----- TEXT SHOWN
# Yet another newb looking for help with his 1557 Hot Blast......



## southbound (Nov 30, 2008)

Ok let me start off by saying hello.. I need some input please.


I have a Hot Blast 1557 that has been giving me fits since it's so called install..Please let me start from the beginning this all started about this time last year. My wife and I got a piece of land and we had a double wide trailer (yes we live in a mobile home) set up on it. When I saw how many trees that the folks clearing the lot had pushed down and how many that TVA cut down I thought I need a wood stove!! Then my wife says not in the house. She said she grew up with nothing but wood heat and she did not want the stink of wood in the house. Now I know that a properly installed wood stove gives off very little stink but she has never been around a wood stove that was installed correctly. Around here it is pick a window to put a piece of sheet metal in then run to the local hardware store for their $150 cast stove and some black pipe to run out the window. O I forgot you have to cut the carpet out around where the stove is gonna go. Well not how I wanted to do it but she wins. So we talked to her folks and some friends and they all tell us that we need to go to the Tractor Supply in the next county. That is where everyone goes for  outside wood stoves. So I go and they sell me a 1557 telling me that this is what everyone is putting outside.   I get it home and call my heat and air guy to come and shoot me a price for the install and he just laughs at me. Nope that's a inside stove talking about cold air returns and all. So we then talked to the guys who set up trailers here in town and one says his brother in law is the best being a good friend to my dad I took his word. That is when the drunk guy comes in. He comes out shoots me a price to do the install on it and a heat pump in the house. He told me he had it all under control and the stove would work great outside. He is right it does now no thanks to him.
I made a concrete pad for the stove he said he would do the rest. What he did is as follows  wired up the stove to power,removed the thermodisc and ran it off a thermostat, used black pipe for the chimney a 90 and five sticks of 6 inch. They were upside down and all the gunk ran down the pipe onto the ground. Man that stuff smells so bad. He left it uncovered told me that was the way it was supposed to be. Well I wasted a lot of wood and every time it got real cold out no matter how big the fire was it just blew cold air in the house..

So over the summer and again here lately I have been trying to fix his mistakes. I have in closed the three sides of the unit.I also added the draft kit,installed a real chimney. O and yes when I installed the draft kit it came with the Honeywell set up. I have been reading all I can about these Hot Blast warm air furnaces. I have done some of the modifications suggested by members here on this site.Fist thing I have done was to readjust the feed door so that it closes tighter. I also went ahead and closed off the drat in the feed door. So now it should be getting all it's air from under the wood through the spin draft in the ash pan door.Next I ground off the three standoffs on the spin draft it's self so I can now close it all the way.

Ok so now we are all up to date. Tomorrow after tonight's fire goes out I will be replacing the 90 and the one piece of black stove pipe that is left. This time I'm going to use a clean out tee instead of the 90.

Now down to the question's..

I have a hard time getting a kindling fire to start. Smoke just bellows out the feed door. Is this caused by to little draw up the chimney?
----------
----- DATASET ENTRIES
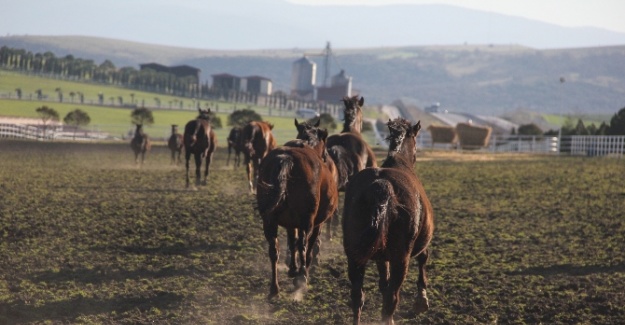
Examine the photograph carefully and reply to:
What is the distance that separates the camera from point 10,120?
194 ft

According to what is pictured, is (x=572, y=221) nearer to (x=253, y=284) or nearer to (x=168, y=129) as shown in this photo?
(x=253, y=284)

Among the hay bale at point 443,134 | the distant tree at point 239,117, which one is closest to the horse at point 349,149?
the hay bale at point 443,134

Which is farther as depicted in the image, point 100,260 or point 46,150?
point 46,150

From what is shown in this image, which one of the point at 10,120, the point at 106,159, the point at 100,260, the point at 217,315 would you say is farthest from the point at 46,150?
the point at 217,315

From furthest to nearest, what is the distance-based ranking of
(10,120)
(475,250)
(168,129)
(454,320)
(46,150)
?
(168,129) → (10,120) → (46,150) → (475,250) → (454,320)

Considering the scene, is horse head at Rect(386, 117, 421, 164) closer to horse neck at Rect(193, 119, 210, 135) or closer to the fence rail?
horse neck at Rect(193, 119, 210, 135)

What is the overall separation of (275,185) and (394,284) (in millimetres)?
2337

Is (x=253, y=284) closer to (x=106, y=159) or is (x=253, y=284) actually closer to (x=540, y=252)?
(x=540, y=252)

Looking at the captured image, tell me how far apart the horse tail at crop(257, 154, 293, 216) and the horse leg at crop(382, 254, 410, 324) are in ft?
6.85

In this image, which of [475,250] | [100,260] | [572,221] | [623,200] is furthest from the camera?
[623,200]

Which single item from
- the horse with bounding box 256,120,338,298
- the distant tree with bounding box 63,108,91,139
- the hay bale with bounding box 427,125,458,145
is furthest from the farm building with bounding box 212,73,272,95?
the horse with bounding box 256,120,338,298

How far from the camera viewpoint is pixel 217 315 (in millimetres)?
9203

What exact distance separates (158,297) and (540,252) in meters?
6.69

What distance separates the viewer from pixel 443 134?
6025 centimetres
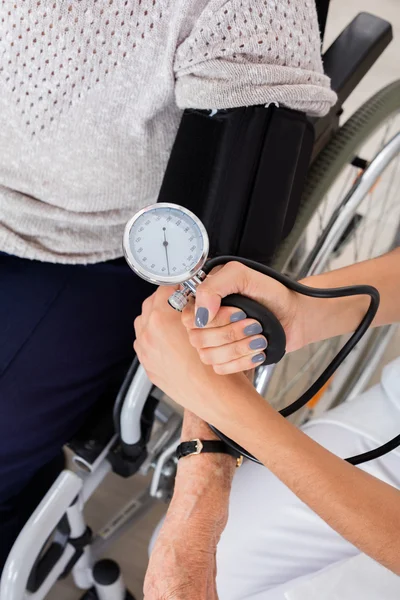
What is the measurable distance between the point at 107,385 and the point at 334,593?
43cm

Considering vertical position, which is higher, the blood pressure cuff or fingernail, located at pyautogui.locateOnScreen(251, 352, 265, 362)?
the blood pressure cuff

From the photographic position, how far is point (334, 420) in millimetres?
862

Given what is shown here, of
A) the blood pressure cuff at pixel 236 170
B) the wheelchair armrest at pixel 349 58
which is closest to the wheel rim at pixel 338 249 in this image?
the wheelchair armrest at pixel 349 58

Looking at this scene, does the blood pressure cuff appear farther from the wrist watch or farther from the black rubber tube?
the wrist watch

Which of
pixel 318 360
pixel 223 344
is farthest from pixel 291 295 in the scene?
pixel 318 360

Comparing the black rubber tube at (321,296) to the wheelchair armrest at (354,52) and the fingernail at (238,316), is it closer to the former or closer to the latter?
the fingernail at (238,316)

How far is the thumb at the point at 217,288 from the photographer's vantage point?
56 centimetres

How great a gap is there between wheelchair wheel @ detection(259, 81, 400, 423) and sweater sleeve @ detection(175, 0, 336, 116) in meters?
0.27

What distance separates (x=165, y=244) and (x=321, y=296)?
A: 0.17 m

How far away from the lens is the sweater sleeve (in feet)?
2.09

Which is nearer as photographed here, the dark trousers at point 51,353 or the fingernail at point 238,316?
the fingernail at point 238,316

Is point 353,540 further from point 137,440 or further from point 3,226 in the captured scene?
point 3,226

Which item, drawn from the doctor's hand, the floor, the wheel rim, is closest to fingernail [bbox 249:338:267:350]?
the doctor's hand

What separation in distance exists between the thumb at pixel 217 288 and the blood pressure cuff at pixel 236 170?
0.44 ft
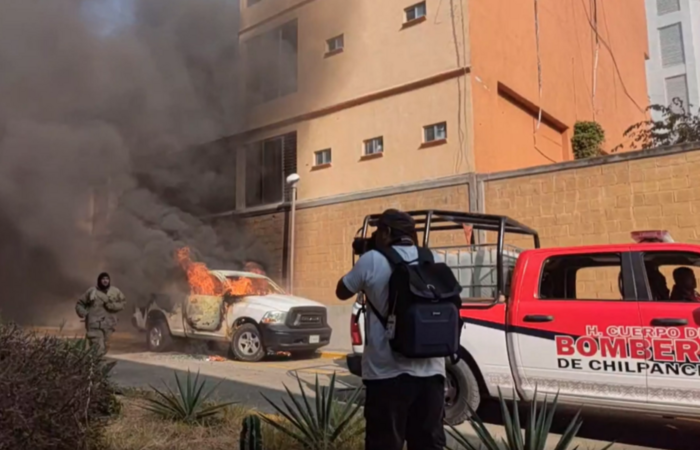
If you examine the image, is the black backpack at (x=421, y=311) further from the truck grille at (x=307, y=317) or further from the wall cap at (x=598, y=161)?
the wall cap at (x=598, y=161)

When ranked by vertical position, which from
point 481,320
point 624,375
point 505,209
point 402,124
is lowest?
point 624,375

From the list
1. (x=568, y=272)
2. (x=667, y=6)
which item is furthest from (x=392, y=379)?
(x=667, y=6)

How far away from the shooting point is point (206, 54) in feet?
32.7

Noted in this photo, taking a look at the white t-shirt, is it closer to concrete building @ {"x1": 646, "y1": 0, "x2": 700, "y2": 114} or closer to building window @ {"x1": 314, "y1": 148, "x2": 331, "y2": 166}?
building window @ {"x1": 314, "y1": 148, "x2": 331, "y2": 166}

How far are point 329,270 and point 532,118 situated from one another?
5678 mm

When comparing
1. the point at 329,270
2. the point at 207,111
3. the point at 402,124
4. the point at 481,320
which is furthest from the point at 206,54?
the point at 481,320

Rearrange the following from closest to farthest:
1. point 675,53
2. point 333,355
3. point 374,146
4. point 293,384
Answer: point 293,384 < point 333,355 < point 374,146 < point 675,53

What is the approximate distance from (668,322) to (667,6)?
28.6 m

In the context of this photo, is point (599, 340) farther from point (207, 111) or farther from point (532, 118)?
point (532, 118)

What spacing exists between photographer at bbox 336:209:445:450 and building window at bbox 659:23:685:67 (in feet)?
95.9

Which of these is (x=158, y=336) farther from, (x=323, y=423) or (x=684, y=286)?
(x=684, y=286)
----------
----- DATASET ENTRIES
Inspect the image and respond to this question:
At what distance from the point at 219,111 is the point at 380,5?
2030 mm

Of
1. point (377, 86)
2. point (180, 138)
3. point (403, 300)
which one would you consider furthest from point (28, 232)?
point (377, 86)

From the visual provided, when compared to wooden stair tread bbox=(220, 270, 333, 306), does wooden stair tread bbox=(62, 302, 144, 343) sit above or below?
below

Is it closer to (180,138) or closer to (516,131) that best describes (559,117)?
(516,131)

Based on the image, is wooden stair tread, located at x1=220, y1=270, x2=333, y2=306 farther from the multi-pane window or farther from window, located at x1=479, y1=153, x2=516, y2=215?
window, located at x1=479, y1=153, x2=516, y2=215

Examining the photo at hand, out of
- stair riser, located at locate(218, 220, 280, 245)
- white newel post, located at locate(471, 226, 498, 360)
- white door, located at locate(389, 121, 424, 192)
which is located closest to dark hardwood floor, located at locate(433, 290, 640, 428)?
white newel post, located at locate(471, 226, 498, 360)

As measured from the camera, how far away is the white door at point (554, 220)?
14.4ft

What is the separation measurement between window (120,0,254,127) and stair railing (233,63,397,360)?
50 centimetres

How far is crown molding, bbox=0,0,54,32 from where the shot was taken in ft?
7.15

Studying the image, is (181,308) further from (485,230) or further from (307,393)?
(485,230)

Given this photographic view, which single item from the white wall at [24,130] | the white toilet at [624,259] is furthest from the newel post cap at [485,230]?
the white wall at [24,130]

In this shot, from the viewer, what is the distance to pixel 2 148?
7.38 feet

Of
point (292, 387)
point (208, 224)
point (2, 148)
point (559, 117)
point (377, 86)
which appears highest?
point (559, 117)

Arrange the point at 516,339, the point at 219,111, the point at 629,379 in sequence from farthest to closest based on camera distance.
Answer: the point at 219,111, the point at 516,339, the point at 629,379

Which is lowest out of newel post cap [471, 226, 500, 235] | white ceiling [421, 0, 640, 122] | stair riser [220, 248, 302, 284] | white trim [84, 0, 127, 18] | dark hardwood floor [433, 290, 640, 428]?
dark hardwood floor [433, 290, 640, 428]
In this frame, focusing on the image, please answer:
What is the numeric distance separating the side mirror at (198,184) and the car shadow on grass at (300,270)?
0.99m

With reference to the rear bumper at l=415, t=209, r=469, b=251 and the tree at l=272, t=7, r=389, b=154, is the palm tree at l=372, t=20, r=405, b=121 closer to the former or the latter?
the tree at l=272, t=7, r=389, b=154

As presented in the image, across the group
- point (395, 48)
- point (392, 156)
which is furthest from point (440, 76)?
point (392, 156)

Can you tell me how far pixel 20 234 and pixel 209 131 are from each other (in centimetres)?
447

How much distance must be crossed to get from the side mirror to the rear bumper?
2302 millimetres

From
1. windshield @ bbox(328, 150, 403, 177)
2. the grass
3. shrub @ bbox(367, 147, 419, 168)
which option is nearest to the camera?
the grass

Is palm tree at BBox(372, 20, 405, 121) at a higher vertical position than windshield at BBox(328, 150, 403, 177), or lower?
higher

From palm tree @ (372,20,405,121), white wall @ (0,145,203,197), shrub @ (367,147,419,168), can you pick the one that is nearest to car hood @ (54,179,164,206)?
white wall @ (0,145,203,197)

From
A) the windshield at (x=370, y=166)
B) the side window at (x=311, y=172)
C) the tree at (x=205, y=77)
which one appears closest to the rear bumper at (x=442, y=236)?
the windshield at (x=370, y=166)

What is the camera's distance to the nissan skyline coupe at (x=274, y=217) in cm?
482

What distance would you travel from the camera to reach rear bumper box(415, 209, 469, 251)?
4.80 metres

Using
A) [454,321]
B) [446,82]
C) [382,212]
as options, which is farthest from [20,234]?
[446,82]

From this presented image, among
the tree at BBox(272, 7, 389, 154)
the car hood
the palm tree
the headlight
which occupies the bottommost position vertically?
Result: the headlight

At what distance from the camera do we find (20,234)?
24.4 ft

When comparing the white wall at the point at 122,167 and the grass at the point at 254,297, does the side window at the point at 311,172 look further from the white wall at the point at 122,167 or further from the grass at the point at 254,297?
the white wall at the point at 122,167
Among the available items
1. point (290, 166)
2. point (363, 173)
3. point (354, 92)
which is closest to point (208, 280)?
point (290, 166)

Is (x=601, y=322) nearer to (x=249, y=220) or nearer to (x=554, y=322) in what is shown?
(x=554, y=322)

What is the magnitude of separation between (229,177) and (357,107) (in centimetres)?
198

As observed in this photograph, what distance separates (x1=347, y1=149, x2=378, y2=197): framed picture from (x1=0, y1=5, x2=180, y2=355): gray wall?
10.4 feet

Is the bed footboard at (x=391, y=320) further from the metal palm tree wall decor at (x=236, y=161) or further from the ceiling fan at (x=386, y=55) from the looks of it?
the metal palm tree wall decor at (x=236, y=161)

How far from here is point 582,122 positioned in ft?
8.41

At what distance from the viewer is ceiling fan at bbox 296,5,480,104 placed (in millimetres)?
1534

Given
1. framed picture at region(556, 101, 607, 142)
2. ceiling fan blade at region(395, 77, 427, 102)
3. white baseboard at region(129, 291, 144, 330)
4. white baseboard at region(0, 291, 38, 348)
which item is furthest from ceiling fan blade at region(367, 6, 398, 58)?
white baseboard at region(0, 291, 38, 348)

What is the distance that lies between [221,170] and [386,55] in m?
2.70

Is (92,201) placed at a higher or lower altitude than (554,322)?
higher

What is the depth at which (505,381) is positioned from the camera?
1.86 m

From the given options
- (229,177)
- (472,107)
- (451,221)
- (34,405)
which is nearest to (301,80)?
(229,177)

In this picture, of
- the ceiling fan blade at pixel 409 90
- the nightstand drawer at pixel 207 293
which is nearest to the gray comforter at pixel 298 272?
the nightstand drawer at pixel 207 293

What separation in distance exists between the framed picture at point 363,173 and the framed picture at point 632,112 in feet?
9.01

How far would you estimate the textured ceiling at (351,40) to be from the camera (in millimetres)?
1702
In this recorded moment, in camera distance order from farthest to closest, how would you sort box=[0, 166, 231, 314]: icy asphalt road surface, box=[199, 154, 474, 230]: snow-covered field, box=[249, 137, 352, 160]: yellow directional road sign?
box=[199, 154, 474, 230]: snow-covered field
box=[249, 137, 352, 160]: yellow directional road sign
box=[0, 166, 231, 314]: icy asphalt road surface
----------
◆ **TASKS TO CARRY OUT**:
- a) Please rewrite the paragraph of the forum thread beginning "I made a concrete pad" as a short bulleted list that keeps its main facts.
- b) Gather every line of the records that contains the word "armrest", where case counts.

◆ **ANSWERS BY TASK**:
- a)
- A concrete pad was poured for the stove, and the installer said he would handle the rest.
- He wired the stove to power, removed the thermodisc and ran the stove off a thermostat.
- He built the chimney from black pipe, using a 90 and five sticks of 6-inch pipe.
- The pipe sections were upside down, so foul-smelling gunk ran down the pipe onto the ground.
- He left the stove uncovered and claimed that was the correct setup.
- Much wood was wasted, and in very cold weather the stove blew cold air into the house no matter how big the fire was.

- b)
B) the wheelchair armrest at pixel 349 58
the wheelchair armrest at pixel 349 58
Comparing the black rubber tube at (321,296) to the wheelchair armrest at (354,52) and the fingernail at (238,316), is it closer to the former or closer to the latter?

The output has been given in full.